** Opening Record set block **
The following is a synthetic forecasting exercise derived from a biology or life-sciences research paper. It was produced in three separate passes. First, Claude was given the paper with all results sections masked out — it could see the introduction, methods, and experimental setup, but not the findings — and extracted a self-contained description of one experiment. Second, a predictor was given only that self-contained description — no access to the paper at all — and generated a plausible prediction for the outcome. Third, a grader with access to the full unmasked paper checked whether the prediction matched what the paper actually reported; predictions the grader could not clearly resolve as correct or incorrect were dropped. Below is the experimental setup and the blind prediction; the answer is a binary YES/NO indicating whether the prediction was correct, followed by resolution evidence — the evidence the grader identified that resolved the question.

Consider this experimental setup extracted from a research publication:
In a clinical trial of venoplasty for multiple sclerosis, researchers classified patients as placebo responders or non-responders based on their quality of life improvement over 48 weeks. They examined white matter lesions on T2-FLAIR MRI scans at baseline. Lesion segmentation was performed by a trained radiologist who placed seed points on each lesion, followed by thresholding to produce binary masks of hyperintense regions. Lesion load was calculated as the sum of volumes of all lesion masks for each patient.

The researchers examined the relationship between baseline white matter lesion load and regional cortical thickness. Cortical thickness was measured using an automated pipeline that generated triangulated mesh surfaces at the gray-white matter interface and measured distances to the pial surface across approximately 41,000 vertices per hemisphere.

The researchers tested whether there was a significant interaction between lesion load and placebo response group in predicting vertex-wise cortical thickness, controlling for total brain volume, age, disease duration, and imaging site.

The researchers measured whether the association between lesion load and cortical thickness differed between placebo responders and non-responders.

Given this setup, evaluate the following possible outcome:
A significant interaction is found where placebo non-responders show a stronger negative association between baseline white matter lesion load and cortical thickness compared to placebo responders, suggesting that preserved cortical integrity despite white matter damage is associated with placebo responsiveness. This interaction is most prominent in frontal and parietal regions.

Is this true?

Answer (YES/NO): NO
** Closing Record set block **
Extract, from the listing above, every line where the string "responders" occurs.

In a clinical trial of venoplasty for multiple sclerosis, researchers classified patients as placebo responders or non-responders based on their quality of life improvement over 48 weeks. They examined white matter lesions on T2-FLAIR MRI scans at baseline. Lesion segmentation was performed by a trained radiologist who placed seed points on each lesion, followed by thresholding to produce binary masks of hyperintense regions. Lesion load was calculated as the sum of volumes of all lesion masks for each patient.
The researchers measured whether the association between lesion load and cortical thickness differed between placebo responders and non-responders.
A significant interaction is found where placebo non-responders show a stronger negative association between baseline white matter lesion load and cortical thickness compared to placebo responders, suggesting that preserved cortical integrity despite white matter damage is associated with placebo responsiveness. This interaction is most prominent in frontal and parietal regions.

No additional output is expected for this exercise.